→ **Extract provided**
"""
CSA
- Formation: 1987
- Headquarters: Rue Royale, 89 – 1000 Bruxelles
- Location: Brussels, Belgium;
- Official language: French
- President: Karim Ibourki
- Website: Official website

= Conseil supérieur de l'audiovisuel (Belgium) =

Independent audiovisual conseil

The Conseil supérieur de l'audiovisuel (CSA) is the independent administrative authority responsible for regulating the audiovisual media sector such as television, radio, cable TV, and so on in the French-speaking community of southern Belgium. It is headquartered on Rue Royale, 89, 1000 Bruxelles, Brussels.

== Origins and status ==
The CSA was created in 1987 as a purely consultative body, integrated into the administration of the Wallonia-Brussels Federation. It has been organized as an independent administrative authority since the implementation of the decree of July 24, 1997. The decree of February 27, 2003 confirmed this evolution, giving it both legal personality and new authorization and control missions. A new decree on audiovisual media services (transposing the EU directive on audiovisual media services into the regulatory framework of the Wallonia-Brussels Federation) came into force on March 28, 2009.
"""
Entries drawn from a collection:
"""
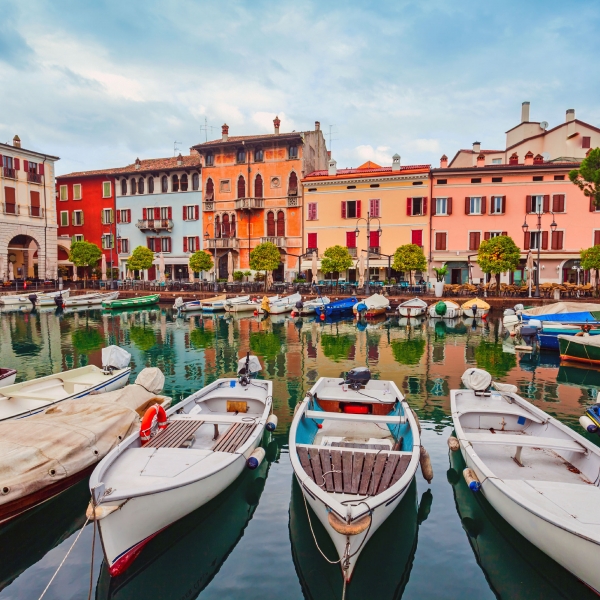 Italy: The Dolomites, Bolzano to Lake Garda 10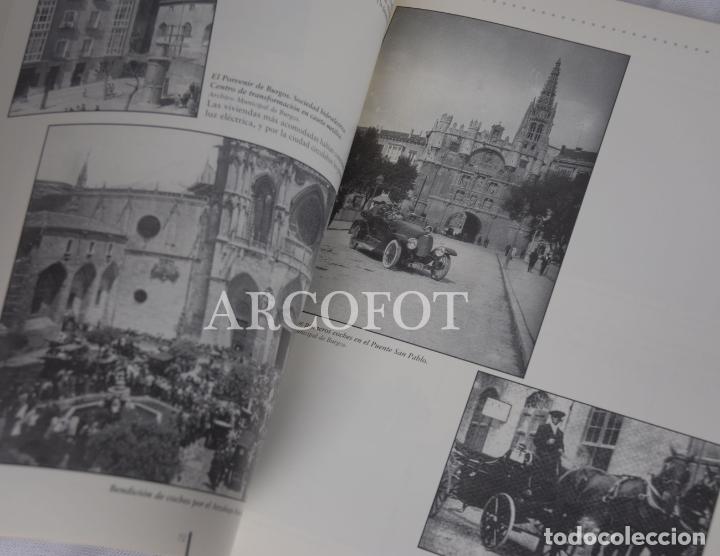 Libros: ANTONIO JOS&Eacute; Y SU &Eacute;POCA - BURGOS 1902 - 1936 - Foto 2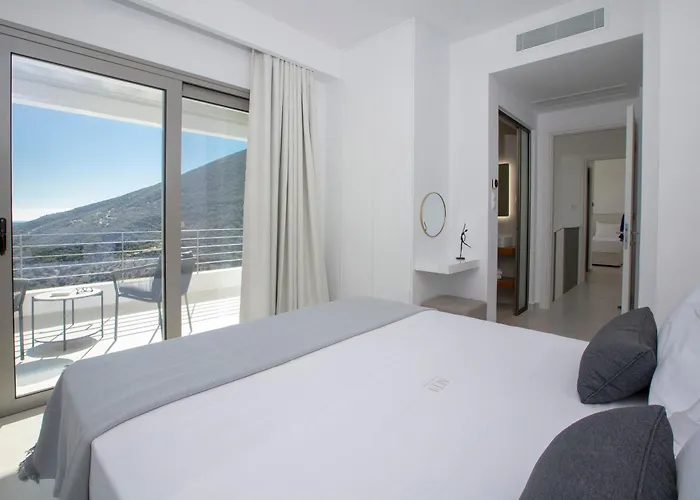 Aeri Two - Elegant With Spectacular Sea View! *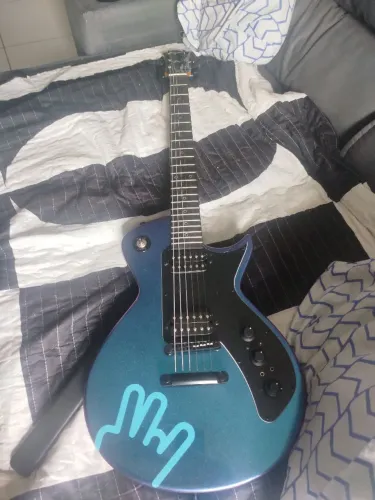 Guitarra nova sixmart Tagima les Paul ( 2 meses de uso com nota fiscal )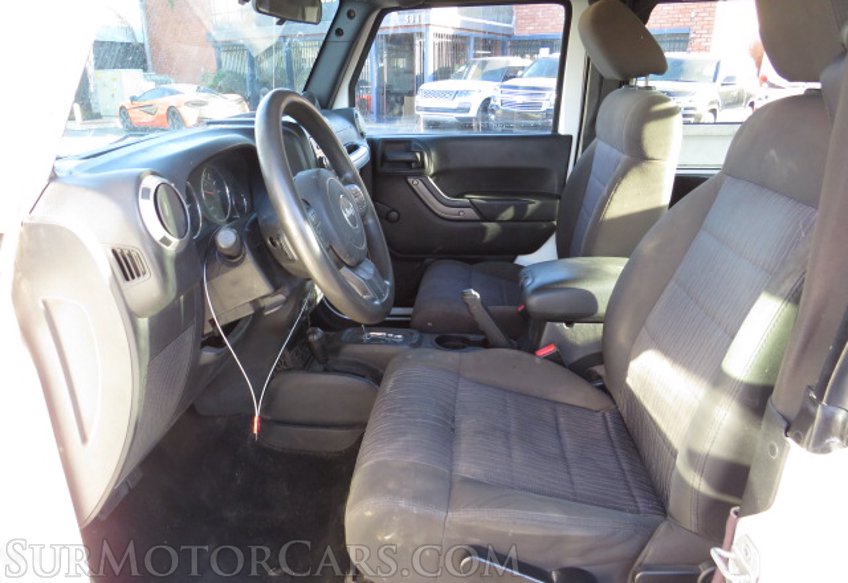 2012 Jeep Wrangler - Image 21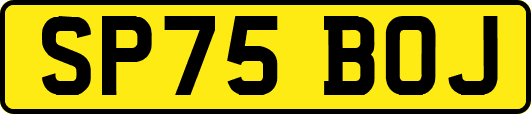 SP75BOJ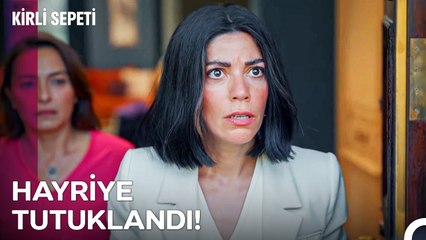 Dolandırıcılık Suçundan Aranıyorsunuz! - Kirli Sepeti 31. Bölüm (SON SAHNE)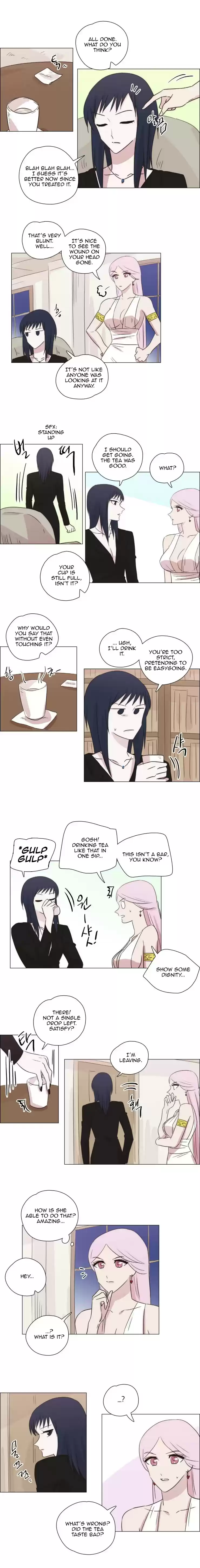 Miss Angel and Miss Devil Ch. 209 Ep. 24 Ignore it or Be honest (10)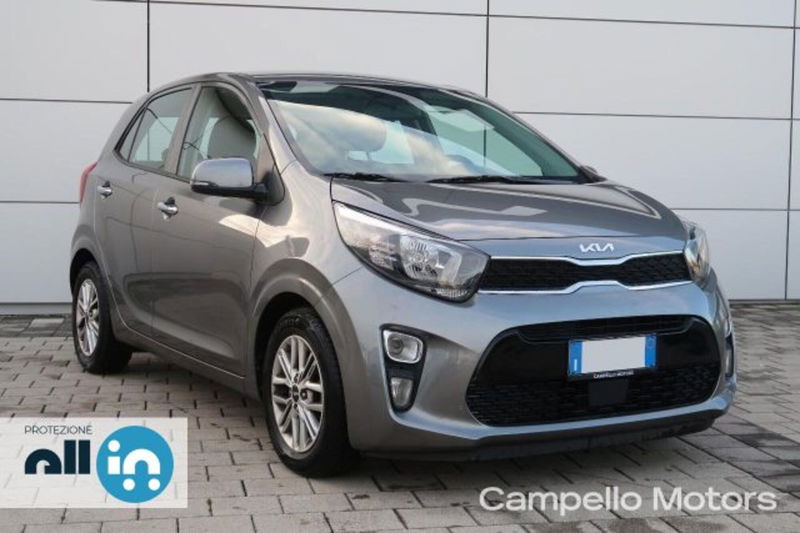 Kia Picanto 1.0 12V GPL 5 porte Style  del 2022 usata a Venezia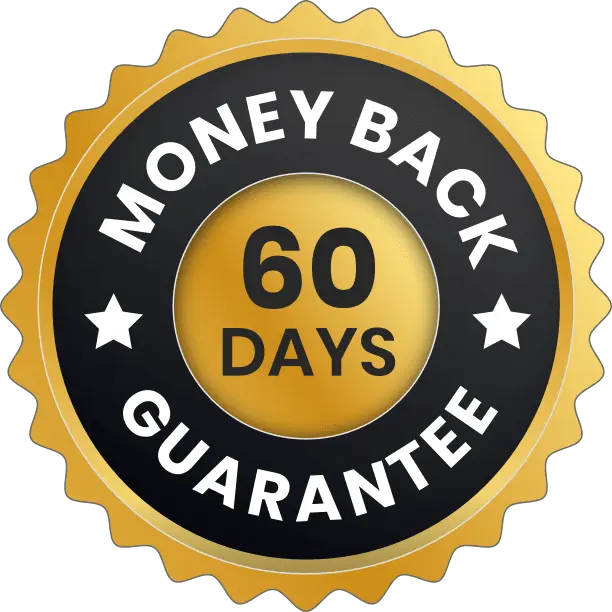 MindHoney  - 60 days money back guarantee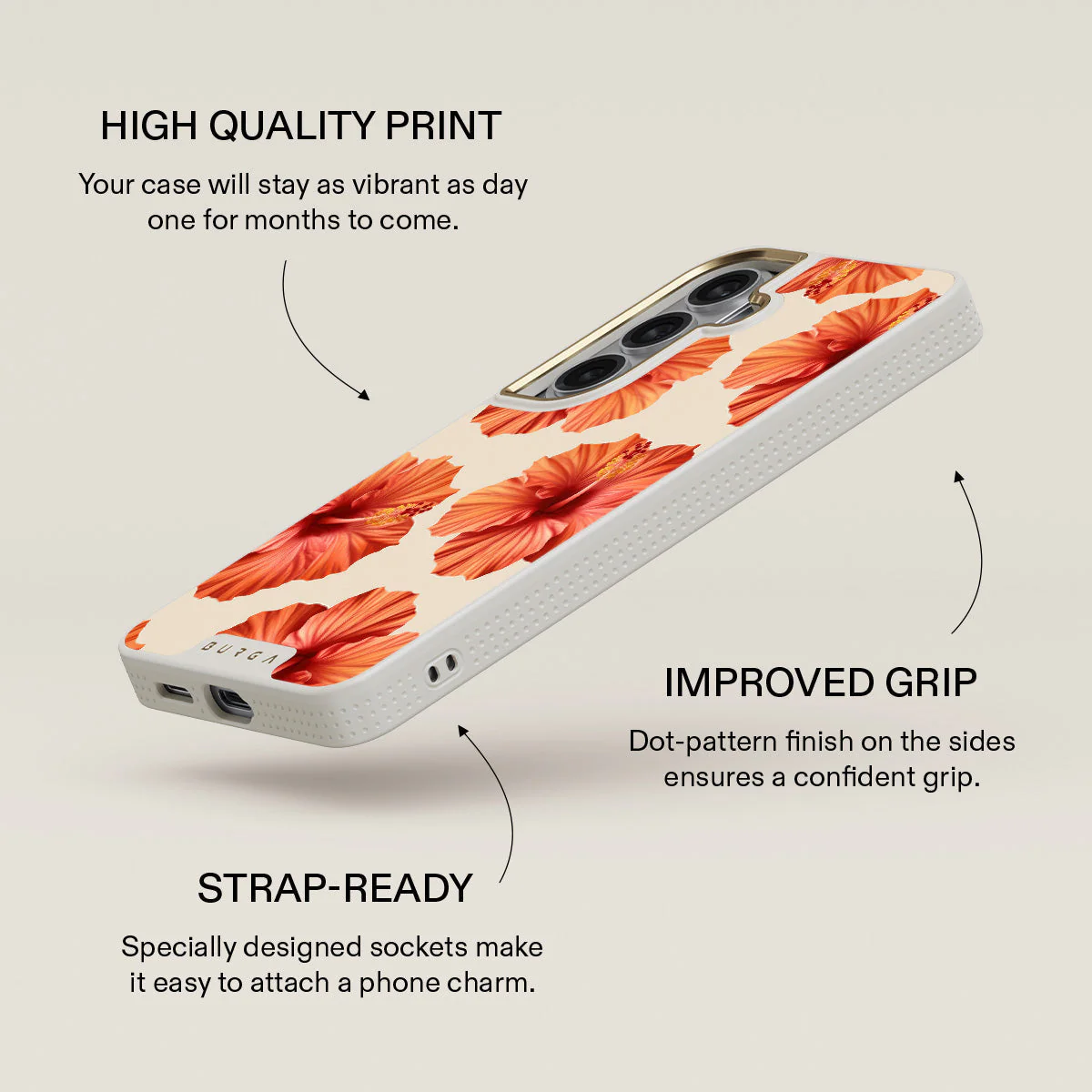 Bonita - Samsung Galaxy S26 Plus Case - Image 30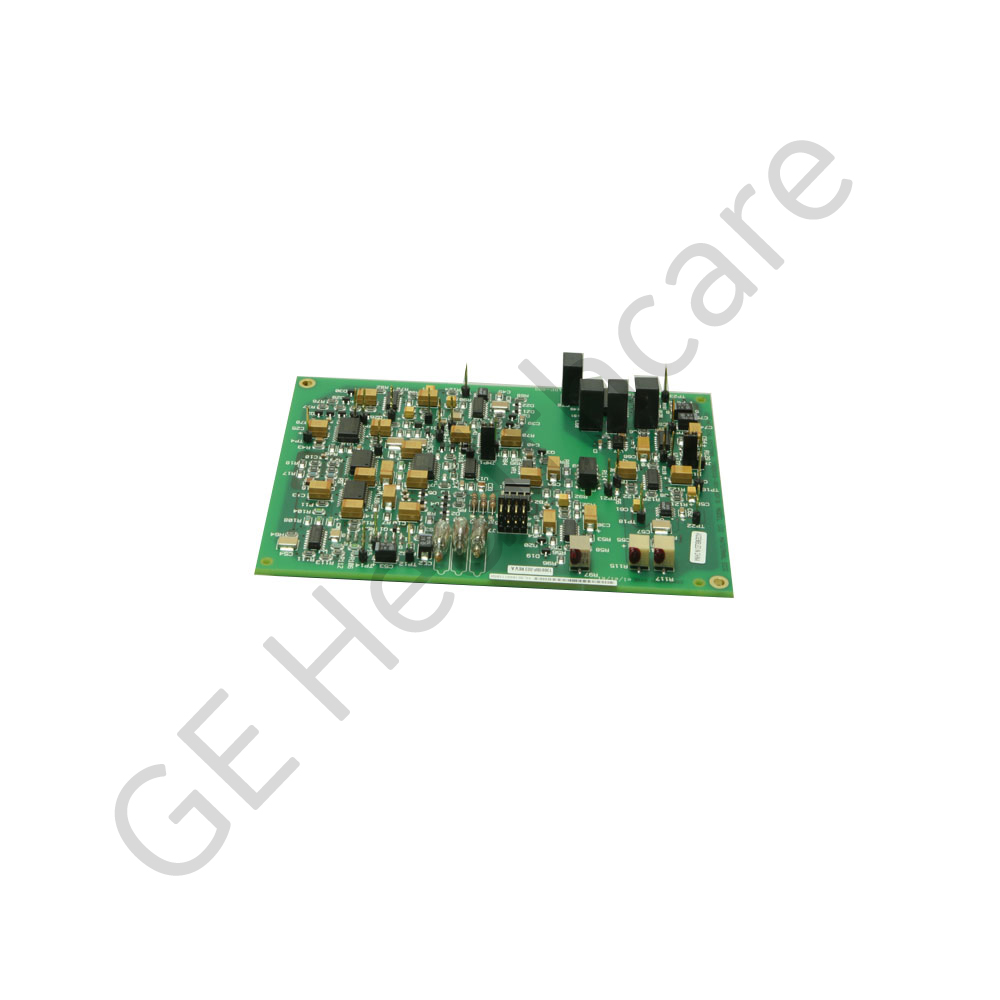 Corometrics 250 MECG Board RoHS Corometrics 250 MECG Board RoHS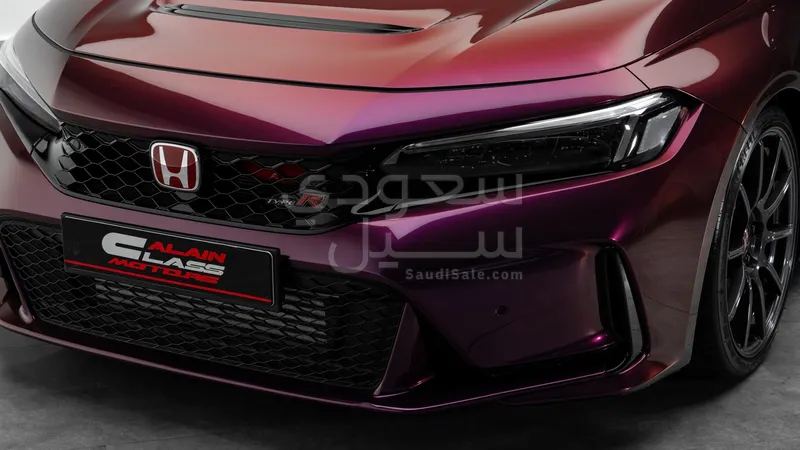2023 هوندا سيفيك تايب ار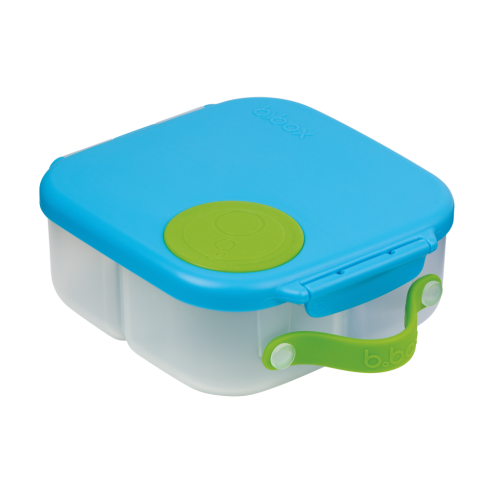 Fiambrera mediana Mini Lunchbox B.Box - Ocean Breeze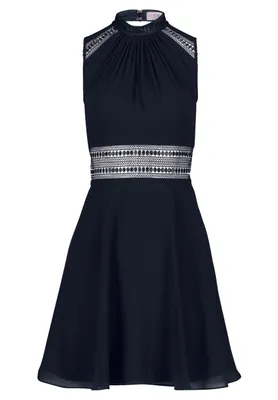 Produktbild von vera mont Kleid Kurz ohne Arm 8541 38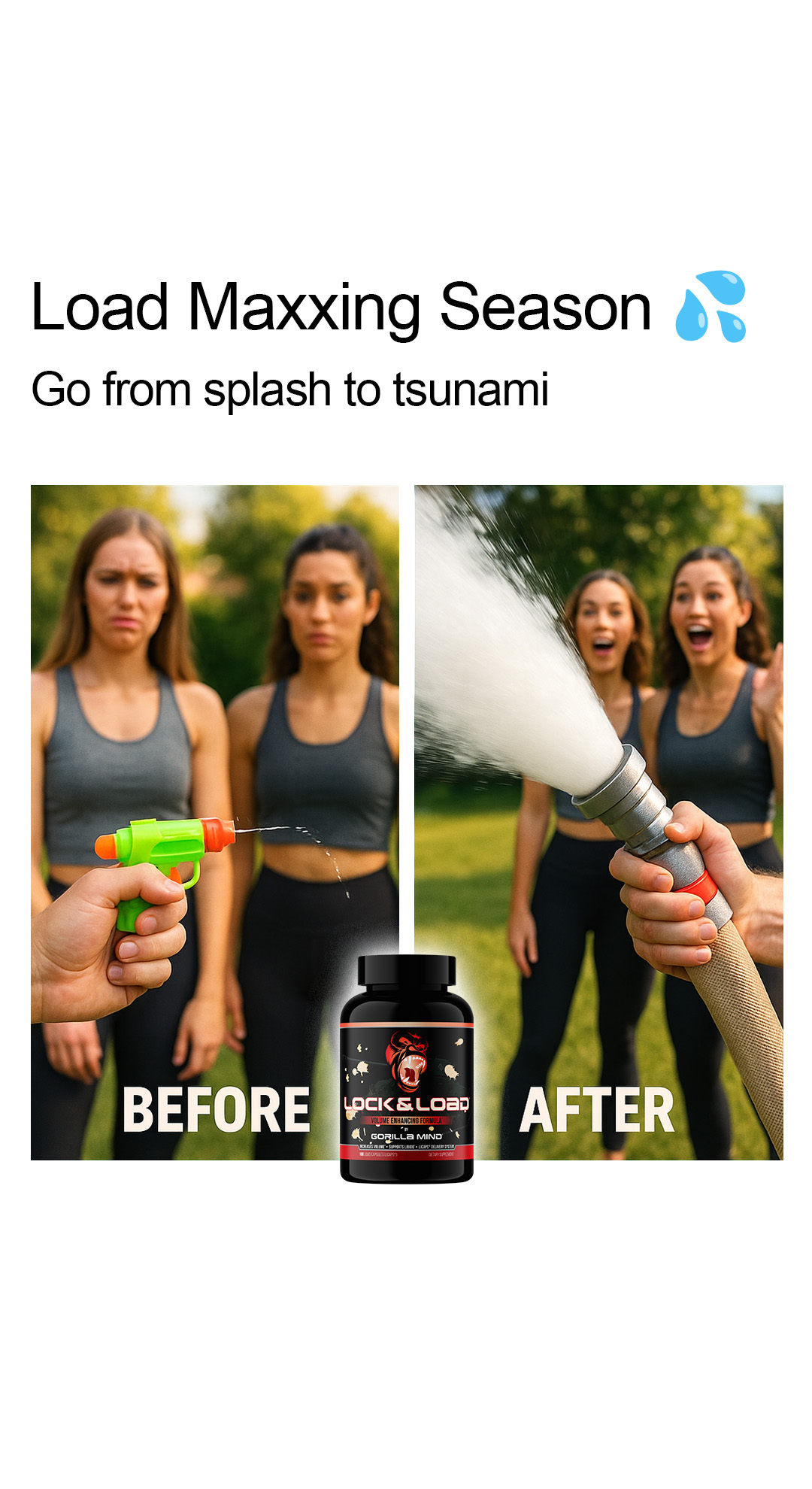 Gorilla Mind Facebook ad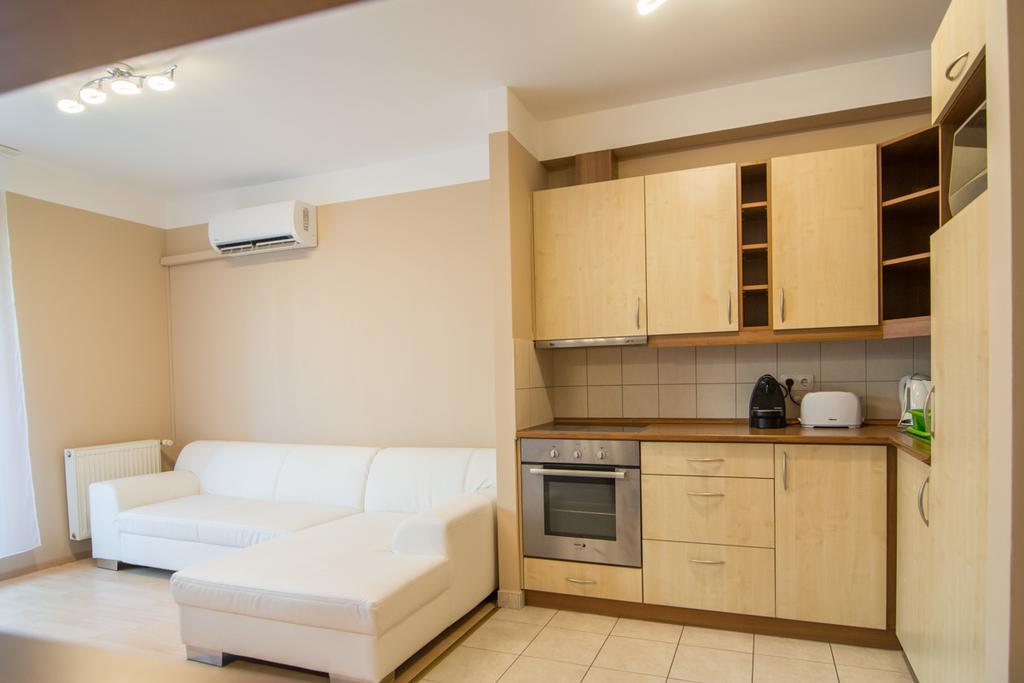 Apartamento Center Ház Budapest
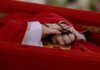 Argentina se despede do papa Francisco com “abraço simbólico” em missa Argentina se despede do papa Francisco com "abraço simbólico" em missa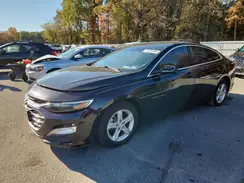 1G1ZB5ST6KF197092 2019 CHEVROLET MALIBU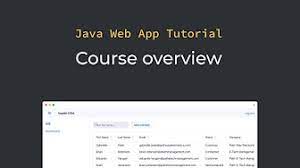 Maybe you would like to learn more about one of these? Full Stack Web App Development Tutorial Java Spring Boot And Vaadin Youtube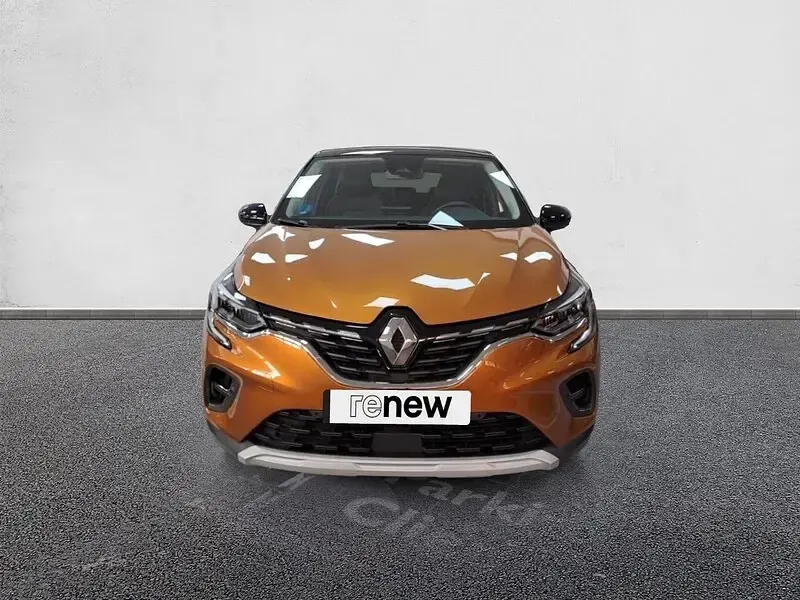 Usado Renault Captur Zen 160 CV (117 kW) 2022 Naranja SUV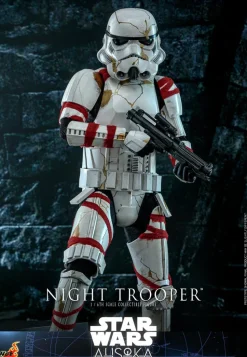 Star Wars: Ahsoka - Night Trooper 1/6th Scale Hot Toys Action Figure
"""
→ **Task set**
(1) List every full date (day, month, and year) that appears in the text on the Belgian CSA.
(2) For each statement, say whether it agrees with the text on the Belgian CSA, and quote the words that decide it.
(a) The CSA began in 1987 as a purely consultative body.
(b) The CSA's official language is Dutch.
(c) The decree of February 27, 2003 gave the CSA legal personality.
(3) Please reproduce part of the text on the Belgian CSA, beginning at the words "Independent audiovisual conseil" and stopping after "1000 Bruxelles, Brussels.".
None of the items matters for what comes next.

→ **Solutions to the tasks**
(1)
July 24, 1997
February 27, 2003
March 28, 2009

(2)
(a) Yes: "The CSA was created in 1987 as a purely consultative body"
(b) No: "Official language: French"
(c) Yes: "The decree of February 27, 2003 confirmed this evolution, giving it both legal personality"

(3)
Independent audiovisual conseil

The Conseil supérieur de l'audiovisuel (CSA) is the independent administrative authority responsible for regulating the audiovisual media sector such as television, radio, cable TV, and so on in the French-speaking community of southern Belgium. It is headquartered on Rue Royale, 89, 1000 Bruxelles, Brussels.